#### [Source material]
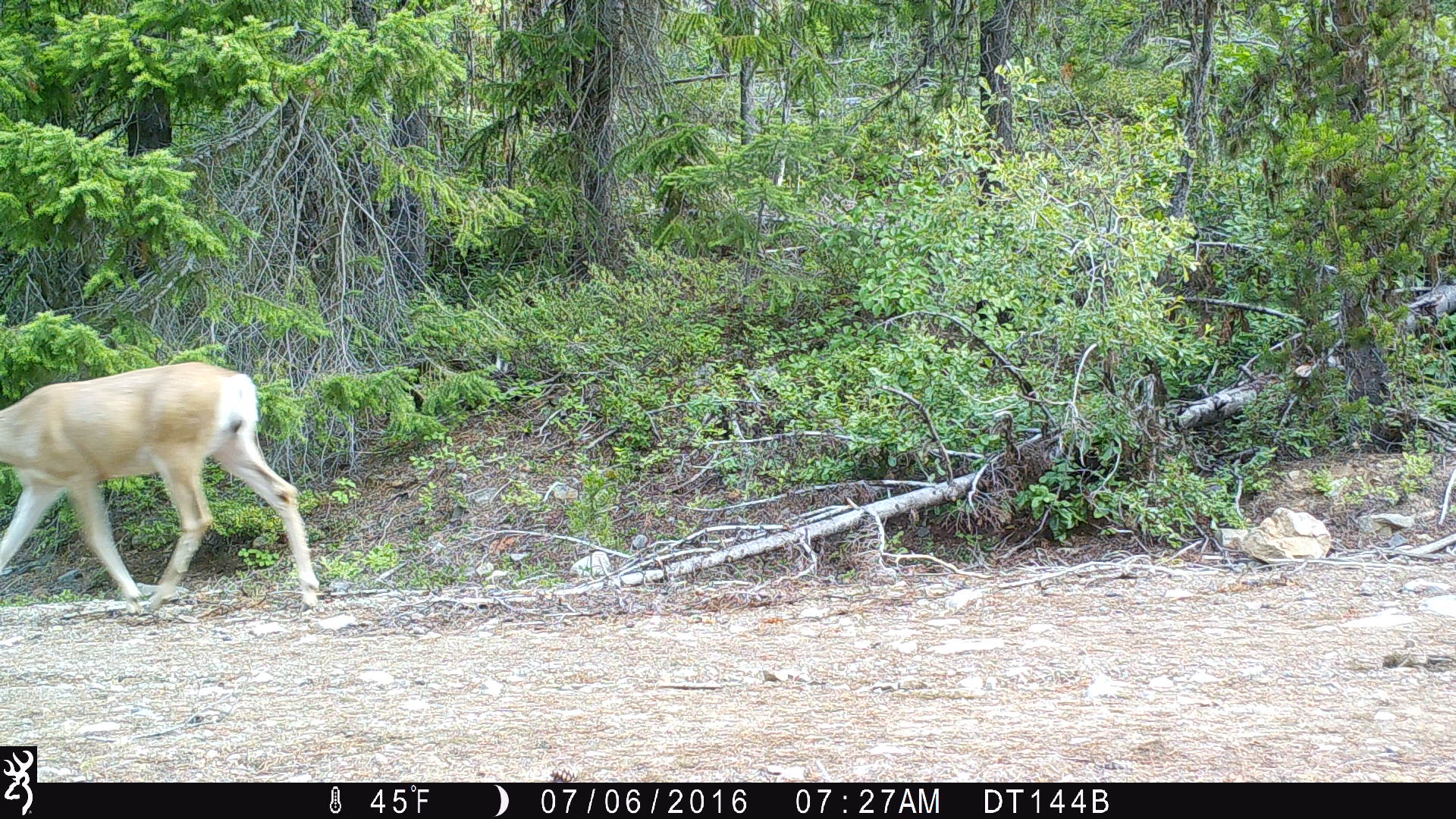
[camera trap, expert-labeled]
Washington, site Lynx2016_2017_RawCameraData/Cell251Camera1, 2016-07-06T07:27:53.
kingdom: Animalia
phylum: Chordata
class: Mammalia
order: Artiodactyla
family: Cervidae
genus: Odocoileus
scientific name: Odocoileus hemionus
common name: mule deer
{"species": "Odocoileus hemionus (mule deer)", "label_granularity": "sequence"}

#### [Directions for this task]
Omit the images and transcribe all of the records above word for word.

#### [Response area]
[camera trap, expert-labeled]
Washington, site Lynx2016_2017_RawCameraData/Cell251Camera1, 2016-07-06T07:27:53.
kingdom: Animalia
phylum: Chordata
class: Mammalia
order: Artiodactyla
family: Cervidae
genus: Odocoileus
scientific name: Odocoileus hemionus
common name: mule deer
{"species": "Odocoileus hemionus (mule deer)", "label_granularity": "sequence"}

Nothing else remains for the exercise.